Topologically associated domains (TADs) of the chromatin, defined by tadmap by aggregating HiC datasets (Singh and Berger, 2021) were used to limit the search for cCREs.

Feature accessibility over pseudotime

Features within TAD of the selector gene were considered to be candidate cis-regulatory element (cCRE) if they had linkage correlation with expression of the gene with abs(zscore)>2 and p-value <0.05. Accessibility changes of cCREs were visualized as spline smoothed heatmaps over the pseudotime. Spline smoothing was calculated over entire rV2 cell groups in order of (PRO1-2, CO1-2, GA1-2, GA3-4, GA5-6, GL1-2, GL3-4, GL5).

TF-footprinting from scATAC-seq reads

TF-footprinting of scATAC-seq data was performed by using TOBIAS-framework (Bentsen et al., 2020) with Snakemake pipeline. As motif collection we used Hocomoco version 12 (Vorontsov et al., 2023). The motif for INSM1 was added to the Hocomoco v12 collection from Hocomoco v11 collection as it was seen relevant in earlier research.

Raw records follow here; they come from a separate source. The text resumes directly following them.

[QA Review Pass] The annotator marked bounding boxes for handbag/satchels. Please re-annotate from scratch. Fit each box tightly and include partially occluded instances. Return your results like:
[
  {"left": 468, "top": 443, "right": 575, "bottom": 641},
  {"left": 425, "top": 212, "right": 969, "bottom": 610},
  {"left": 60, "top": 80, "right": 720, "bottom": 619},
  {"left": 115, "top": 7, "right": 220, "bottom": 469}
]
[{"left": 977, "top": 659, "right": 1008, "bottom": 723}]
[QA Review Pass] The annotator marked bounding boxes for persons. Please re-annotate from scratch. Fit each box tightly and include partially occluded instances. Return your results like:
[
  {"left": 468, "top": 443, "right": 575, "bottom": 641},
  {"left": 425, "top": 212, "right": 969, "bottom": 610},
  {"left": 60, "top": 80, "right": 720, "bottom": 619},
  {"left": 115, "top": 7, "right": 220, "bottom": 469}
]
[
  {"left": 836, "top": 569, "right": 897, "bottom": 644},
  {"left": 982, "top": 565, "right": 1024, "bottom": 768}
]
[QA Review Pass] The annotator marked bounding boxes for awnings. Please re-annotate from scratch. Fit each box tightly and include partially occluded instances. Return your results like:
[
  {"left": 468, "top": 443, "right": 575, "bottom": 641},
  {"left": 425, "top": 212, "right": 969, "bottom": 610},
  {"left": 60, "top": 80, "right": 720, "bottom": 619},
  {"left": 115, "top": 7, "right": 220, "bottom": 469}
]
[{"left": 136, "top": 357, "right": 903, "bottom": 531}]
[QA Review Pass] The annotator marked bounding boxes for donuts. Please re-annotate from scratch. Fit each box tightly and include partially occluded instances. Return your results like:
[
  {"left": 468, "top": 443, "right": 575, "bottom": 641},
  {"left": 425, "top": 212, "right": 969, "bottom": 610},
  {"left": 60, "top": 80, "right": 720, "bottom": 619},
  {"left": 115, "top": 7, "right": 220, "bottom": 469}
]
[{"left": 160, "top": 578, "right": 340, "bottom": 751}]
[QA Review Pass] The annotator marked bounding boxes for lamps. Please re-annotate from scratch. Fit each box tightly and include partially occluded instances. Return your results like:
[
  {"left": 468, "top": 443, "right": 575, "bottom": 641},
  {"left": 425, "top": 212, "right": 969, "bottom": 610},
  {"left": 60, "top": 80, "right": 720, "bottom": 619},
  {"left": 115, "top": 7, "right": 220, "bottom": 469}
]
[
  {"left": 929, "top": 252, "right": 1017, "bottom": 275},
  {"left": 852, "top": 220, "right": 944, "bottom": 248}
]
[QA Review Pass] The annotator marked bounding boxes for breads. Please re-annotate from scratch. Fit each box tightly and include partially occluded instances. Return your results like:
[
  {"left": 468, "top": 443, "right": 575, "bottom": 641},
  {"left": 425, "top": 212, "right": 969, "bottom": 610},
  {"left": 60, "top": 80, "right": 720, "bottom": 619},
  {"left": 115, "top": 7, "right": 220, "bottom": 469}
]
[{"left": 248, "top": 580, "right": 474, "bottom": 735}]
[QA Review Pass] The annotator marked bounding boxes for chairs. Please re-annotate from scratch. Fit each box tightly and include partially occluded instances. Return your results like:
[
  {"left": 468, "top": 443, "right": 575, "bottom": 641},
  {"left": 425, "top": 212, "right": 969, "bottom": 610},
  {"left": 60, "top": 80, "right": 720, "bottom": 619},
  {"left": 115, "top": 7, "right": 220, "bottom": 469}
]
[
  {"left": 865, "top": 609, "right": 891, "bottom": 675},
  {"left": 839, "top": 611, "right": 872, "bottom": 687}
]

Suitability of mixing motifs from the two versions of the Hocomoco was checked in correspondence with Hocomoco team.

For the purpose of TF-footprinting we combined cell groups as follows to increase signal to noise ratio: PRO1 and PRO2 (PRO1-2), CO1 and CO2 (CO1-2), GA1 and GA2 (GA1-2), GA3 and GA4 (GA3-4), GA5 and GA6 (GA5-6), GL1 and GL2 (GL1-2), GL3 and GL4 (GL3-4). GL5 was kept as is. E12R1 BAM files were merged, and PCR duplicates removed with Picard (https://broadinstitute.github.io/picard/). BAM file was then split into BAM file per combined cell group with Sinto (https://timoast.github.io/sinto/).

TOBIAS was run with parameters given in (https://github.com/ComputationalNeurogenetics/rV2_bifurcation) and the cell group and genomic location specific footprint results were imported into an SQLite database (total of 49,390,084 records).

Footprinting data was visualized through R ggplot based dotplots per selected features, with filtering for TFBS-motifs having weighted average conservation value >0.5, accessibility of the feature > 0.06 and expression of the TF in question > 1.2 (log1p) in any of the PRO1-2, CO1-2, GA1-2 or GL1-2 groups.

RNAscope® mRNA in situ hybridization

E12.5 wildtype (NMRI) mouse embryos were dissected and fixed in 4% paraformaldehyde (PFA; Sigma-Aldrich, Cat#P6148) in 1× PBS for 36 hours at room temperature. The fixed brains were embedded in paraffin (Histosec™ Pastilles (without DMSO, Cat#115161)), and sectioned on Leica microtome (Leica RM2255) at 5 µm. RNAscope Multiplex Fluorescent Reagent Kit v2 (ACD, Cat#323270) was used to detect RNA transcripts. The paraffin sections were deparaffinized in xylene and ethanol series, treated with RNAscope Hydrogen Peroxide (ACD, Cat#322381) for 10 minutes, and subjected to antigen retrieval in 1× Target Retrieval Solution (ACD, Cat#322000) for 15 minutes at 99–102°C. After rinsing and dehydration, hydrophobic barriers were drawn using an ImmEdge Pen (ACD, Cat#310018), and slides were dried for 30 minutes or overnight. Protease Plus (ACD, Cat#322381) was applied for 30 minutes at 40°C, followed by hybridization of probes at 40°C for 2 hours.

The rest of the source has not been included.